Former Gov. Eliot Spitzer kicked off his first full day of campaigning as a city comptroller candidate Monday, collecting petition signatures in Manhattan's Union Square amid a swarm of reporters and onlookers.
His candidacy marks his first attempt at a return to elected office since he resigned from the governor's office on March 17, 2008, after reports surfaced that he paid for the services of a high-end prostitution ring. Spitzer said he had been considering a bid for comptroller for months, but made up his mind just this past weekend.
Spitzer, 54, a Democrat, said that his wife, Silda Wall Spitzer, supports his bid and will campaign on his behalf, that former Rep. Anthony Weiner's redemptive run for mayor had "nothing to do" with his own decision and that he would self-finance his campaign, spending "enough so I'm heard."
Spitzer added that he hoped voters will consider his "substantive record" as governor, as attorney general and as a prosecutor beyond his sex scandal.
Weiner Monday sought to downplay parallels between his bid and Spitzer's, saying Spitzer's candidacy "doesn't impact my life very much at all."
Weiner's rival in the mayoral race, Christine Quinn, had a sharp rebuke for both men.
"You have to earn second chances, not just ask for them," she said. "So for me the question for both Anthony Weiner and Eliot Spitzer is, what have they been doing to earn this second chance?"
Some voters in Union Square were ready to give Spitzer that second chance.
"It's been five years," said Cleonie Sinclair, of Prospect Heights, Brooklyn. "We have to move on, because no one is perfect."
Andrew Fine, 45, of the Upper East Side, the first to sign the petition sheet that Spitzer held, said he was still undecided but believed voters deserve "freedom of choice."
Confronted by a heckler, Spitzer said he has "skin as thick as a rhinoceros" and ignored the jeers. "I've been in politics for a long time," he said. "I've been in front of the jury for many years . . . This is New York.
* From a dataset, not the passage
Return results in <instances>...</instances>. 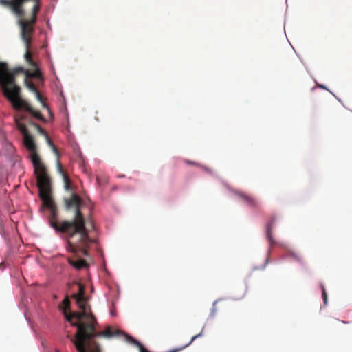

You don't get into this fray if you don't know this is going to happen."
Spitzer will need 3,750 valid petition signatures by Thursday to get on the ballot. He had only nine by the time he hopped into a taxicab to escape the media mob, though others working for his campaign may have collected more.
Spitzer had called Manhattan Borough President Scott Stringer, a fellow Democrat who until Sunday was to be the presumptive victor of the comptroller's race, a friend, and said he would reach out to him. "Competition is good," Spitzer said.
Stringer, in an afternoon campaign appearance on the Upper West Side, took reporters' questions with his wife, Elyse Buxbaum, at his side.
He insisted Spitzer's entry into the race would not change his campaign strategy, noting only that he expected more reporters would take interest. "This is not a race about Eliot or me, it's a race about fighting for the city," he said.
Stringer, 53, reiterated the "integrity" of his campaign several times and said he would not attack Spitzer on his scandal. Instead, he went after Spitzer's choice to self-finance. "It's hard to run in New York City and try to buy an election in 2013," Stringer said.
Stringer's supporters touted his morals and record as borough president. "This gentleman has worked his tail off and done the right thing," said Wendy Landers-Lee, 56, of the Upper West Side. "Let's reward him."
The Republican candidate for comptroller, financier John Burnett, Monday in a statement welcomed Spitzer to the race but added that the office they sought was "too important . . . to be used to rehabilitate a political career."